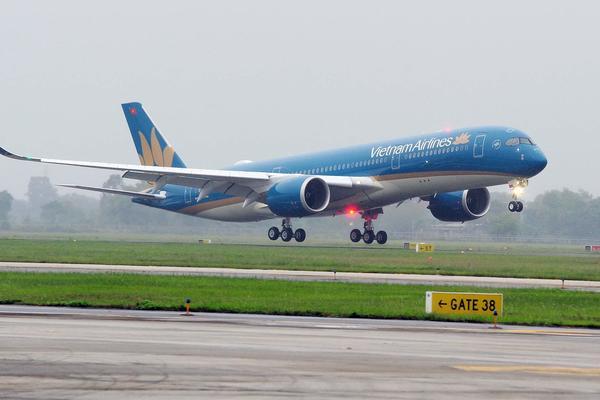 Khách đi máy bay ở vùng dịch Covid-19 được hỗ trợ đổi lịch bay
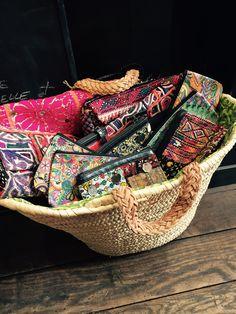 pochettes indiennes disponibles en diffrentes couleurs et motifs on adore nice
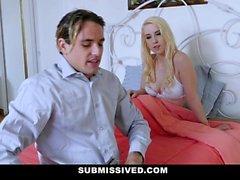 Sottomessa - Cute Blonde Teen ottiene la realizzazione di una fantasia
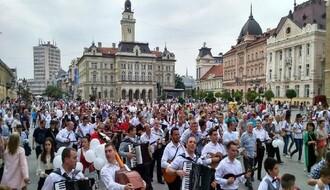 """""""Tamburica fest"""": Nastupaju 100 violina, Lepa Brena, Zarni Jolj..."""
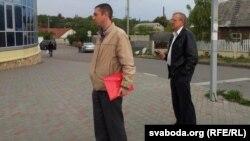 Два мужчыны, што прадставіліся сябрамі выбарчай камісіі, перашкаджаюць пікету Караткевіч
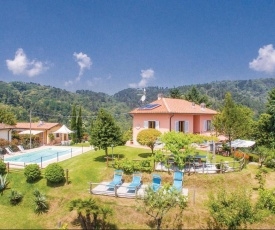 Holiday home Pescia 74 with Outdoor Swimmingpool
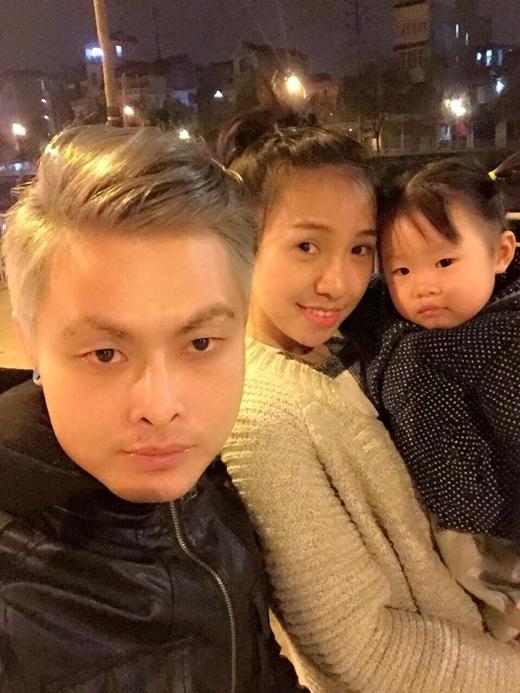 Nguyễn Tùng Anh cùng vợ và con gái.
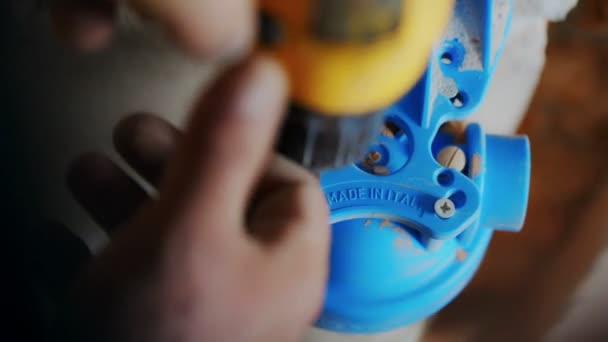pracovník nainstaluje baňky pro čištění vody filtr v systému vytápění. detail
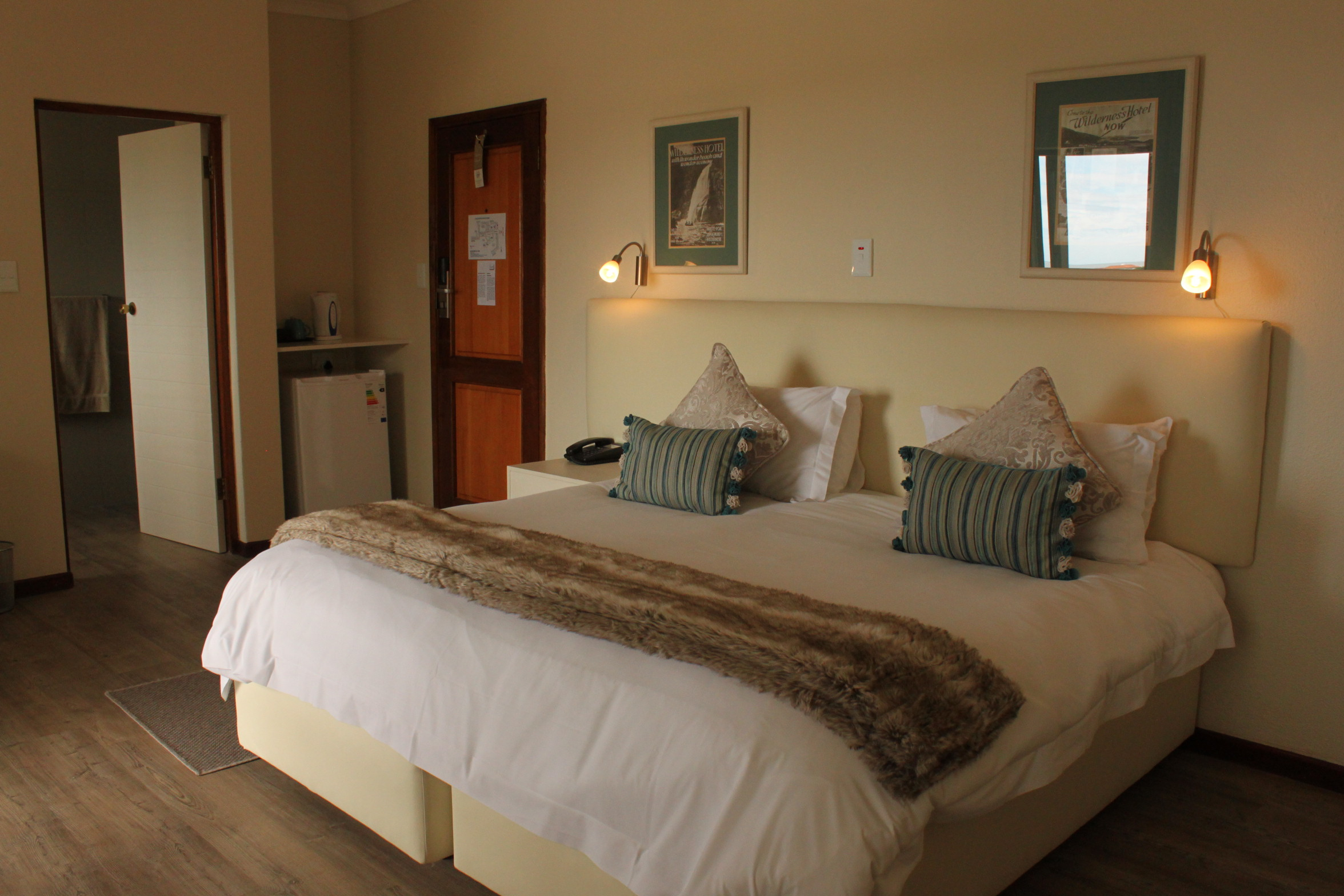 Auto hotel deluxe Motel The Wilderness Hotel Hotellookcom The Wilderness Hotel Golf In The Garden Route South Africa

▸ Exercise objective:
Each line from the one holding "Holiday home Pescia" down to the end of the records is to be reproduced unaltered, and the pictures are to be omitted.

▸ Result of this exercise:
 Holiday home Pescia 74 with Outdoor Swimmingpool
 Nguyễn Tùng Anh cùng vợ và con gái.
pracovník nainstaluje baňky pro čištění vody filtr v systému vytápění. detail
 Auto hotel deluxe Motel The Wilderness Hotel Hotellookcom The Wilderness Hotel Golf In The Garden Route South Africa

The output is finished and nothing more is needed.